ENTRIES PROVIDED ->
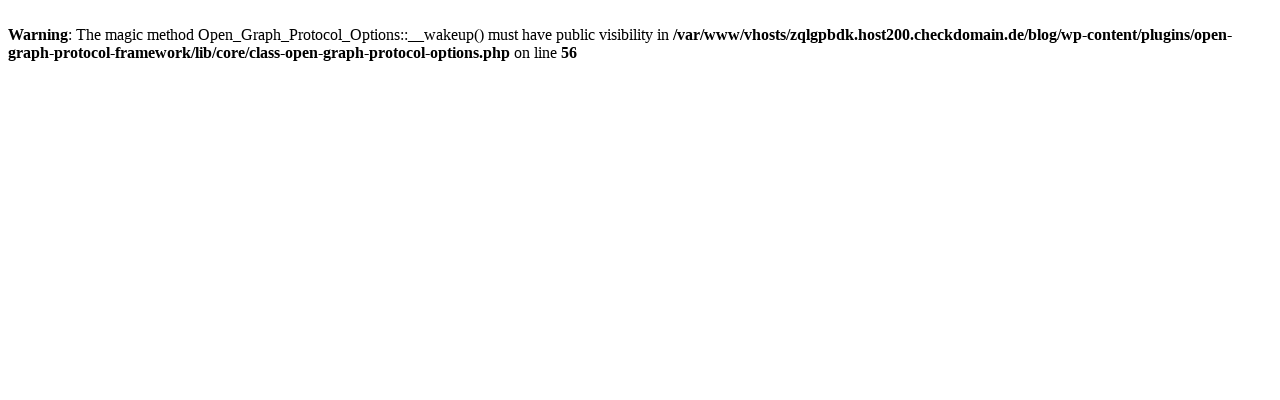

--- FILE ---
content_type: text/html; charset=UTF-8
request_url: https://blog.meyerdierks.de/alte-holzbank-als-spielecke/
body_size: 150
content:
<br />
<b>Warning</b>:  The magic method Open_Graph_Protocol_Options::__wakeup() must have public visibility in <b>/var/www/vhosts/zqlgpbdk.host200.checkdomain.de/blog/wp-content/plugins/open-graph-protocol-framework/lib/core/class-open-graph-protocol-options.php</b> on line <b>56</b><br />
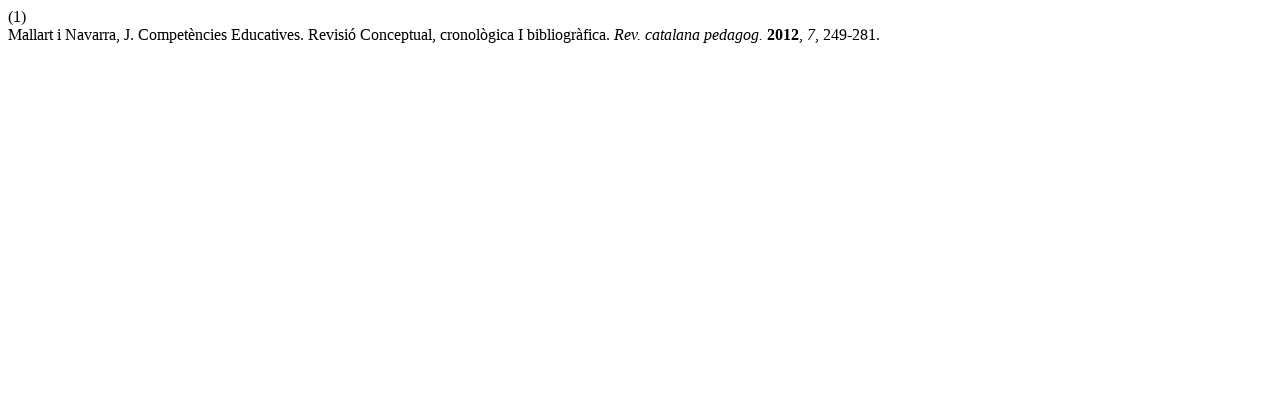

--- FILE ---
content_type: text/html; charset=UTF-8
request_url: https://revistes.iec.cat/index.php/RCP/citationstylelanguage/get/acs-nano?submissionId=58579&publicationId=15994
body_size: 233
content:
<div class="csl-bib-body">
  <div class="csl-entry"><div class="csl-left-margin">(1)</div><div class="csl-right-inline">Mallart i Navarra, J. Competències Educatives. Revisió Conceptual, cronològica I bibliogràfica. <i>Rev. catalana pedagog.</i> <b>2012</b>, <i>7</i>, 249-281.</div></div>
</div>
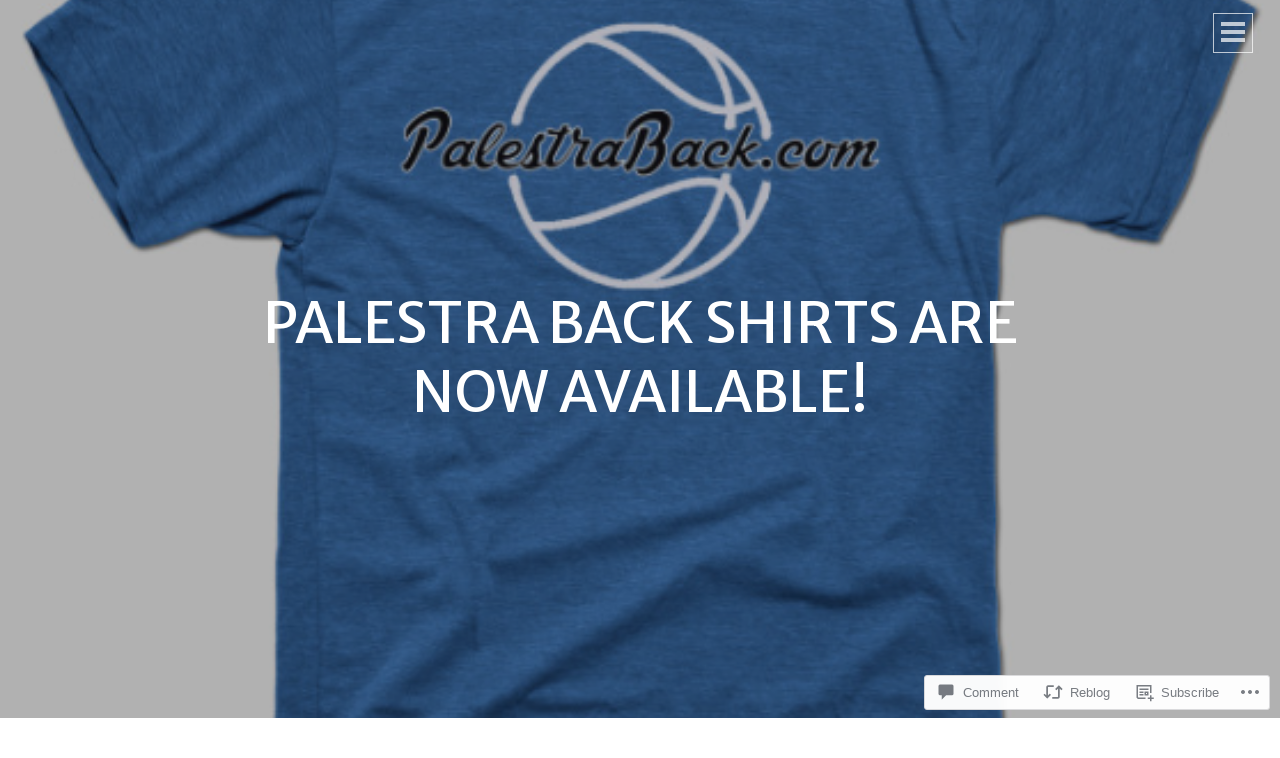

--- FILE ---
content_type: text/css;charset=utf-8
request_url: https://s0.wp.com/?custom-css=1&csblog=5lWE0&cscache=6&csrev=37
body_size: -10
content:
.header-background{position:absolute;z-index:-1;top:0;left:0;overflow:hidden;width:100%;height:100%;opacity:1;background-repeat:no-repeat;-webkit-background-size:100% auto;-moz-background-size:100% auto;background-size:100% auto}.site-title a,.site-title a:visited,.site-title a:hover{color:#014fbc;opacity:0}.site-description{opacity:0}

WORK REQUEST -> Give the complete material again, exactly as written. Do not include the pictures.

RESULT BELOW ->
--- FILE ---
content_type: text/html; charset=UTF-8
request_url: https://blog.meyerdierks.de/alte-holzbank-als-spielecke/
body_size: 150
content:
<br />
<b>Warning</b>:  The magic method Open_Graph_Protocol_Options::__wakeup() must have public visibility in <b>/var/www/vhosts/zqlgpbdk.host200.checkdomain.de/blog/wp-content/plugins/open-graph-protocol-framework/lib/core/class-open-graph-protocol-options.php</b> on line <b>56</b><br />

--- FILE ---
content_type: text/html; charset=UTF-8
request_url: https://revistes.iec.cat/index.php/RCP/citationstylelanguage/get/acs-nano?submissionId=58579&publicationId=15994
body_size: 233
content:
<div class="csl-bib-body">
  <div class="csl-entry"><div class="csl-left-margin">(1)</div><div class="csl-right-inline">Mallart i Navarra, J. Competències Educatives. Revisió Conceptual, cronològica I bibliogràfica. <i>Rev. catalana pedagog.</i> <b>2012</b>, <i>7</i>, 249-281.</div></div>
</div>

--- FILE ---
content_type: text/css;charset=utf-8
request_url: https://s0.wp.com/?custom-css=1&csblog=5lWE0&cscache=6&csrev=37
body_size: -10
content:
.header-background{position:absolute;z-index:-1;top:0;left:0;overflow:hidden;width:100%;height:100%;opacity:1;background-repeat:no-repeat;-webkit-background-size:100% auto;-moz-background-size:100% auto;background-size:100% auto}.site-title a,.site-title a:visited,.site-title a:hover{color:#014fbc;opacity:0}.site-description{opacity:0}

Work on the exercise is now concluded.